Top of Excerpted text

Mobile Data Units are a blessing. I remember switching to them. Not only did you no longer have to write down your calls on a clipboard whilst driving, but you could check what was pending before you went back in service. Guys would update that pending screen constantly to know when to pull someone over to avoid calls where you would catch paper.

We didn't have those but I know what you mean. Guys would be on a call that normally took 5 minutes to handle for an hour because they knew there was a suspected child abuse or rape call waiting to be handled.

That's a daily occurrence where I work...

"Units we're holding a 10-10 Possible Child Abuse"

"Central, show me out on this noise complaint indefinitely"
Link Posted: 10/15/2013 9:15:10 AM EST
My unit bought a fingerprint machine and suffers the consequences. As a result every arrest MUST be fingerprinted and photographed, even though it's done again as soon as they get to the jail. A fingerprinting for an arrest is DIFFERENT than a booking fingerprinting the say. I should also mention that possession of this machine requires a dedicated T1 line that is isolated from other network attachments (substantial cost associated with this).

This is accomplished by taking them to the station and entering them as in custody. The printing gets done (big PITA) and then an arrest report gets completed. Then the perp is interviewed (must be recorded on video) and eventually he gets "released" electronically. Then he gets handcuffed and taken to the jail, with a copy of the arrest report the officer had to do beforehand.

Bottom of Excerpted text
Top of Data block

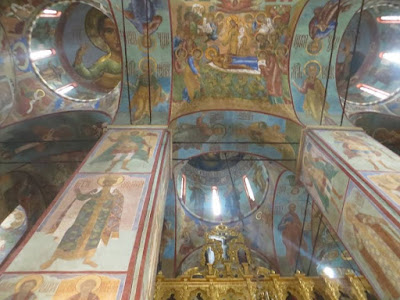 Sergiev Posad Cathedral
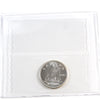 1957 Canada 10-cents ICCS Certified PL-66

Bottom of Data block

■ **Instructions**
**a.** In the police forum text, what does having the fingerprint machine require?
**b.** Turn the paragraph of the police forum text that begins "This is accomplished by taking them to the station" into a short list of steps.
**c.** Go on with the police forum text from its last sentence.
The lines after the text aren't needed for anything here.

■ **Responses per task**
**a.** It requires a dedicated T1 line isolated from other network attachments, which carries a substantial cost.

**b.**
- Take the arrestee to the station and enter them as in custody.
- Do the fingerprinting (a big PITA).
- Complete an arrest report.
- Interview the arrestee on video.
- Release them electronically.
- Handcuff them and take them to the jail with a copy of the arrest report.

**c.**
Then suspect gets dropped at the jail, and his property is inventoried against what the officer put in his arrest report. Once the jailer gives the ok, the officer can now leave and deal with the evidence from the case, which must be bar coded and input into a computer, then sealed and placed into a locker. This is a pretty good time to do any followup on the case, because now is the time to complete the report. If you booked a guy, the report must be done before going home. All this is of course done after the initial scene is cleared, so if the scene is a cluster fock, it'll be a while.

The new electronic reporting was supposed to be more efficient, it is anything but that. Who ever wrote the code for the fingerprint machine and our reporting software needs a good firing.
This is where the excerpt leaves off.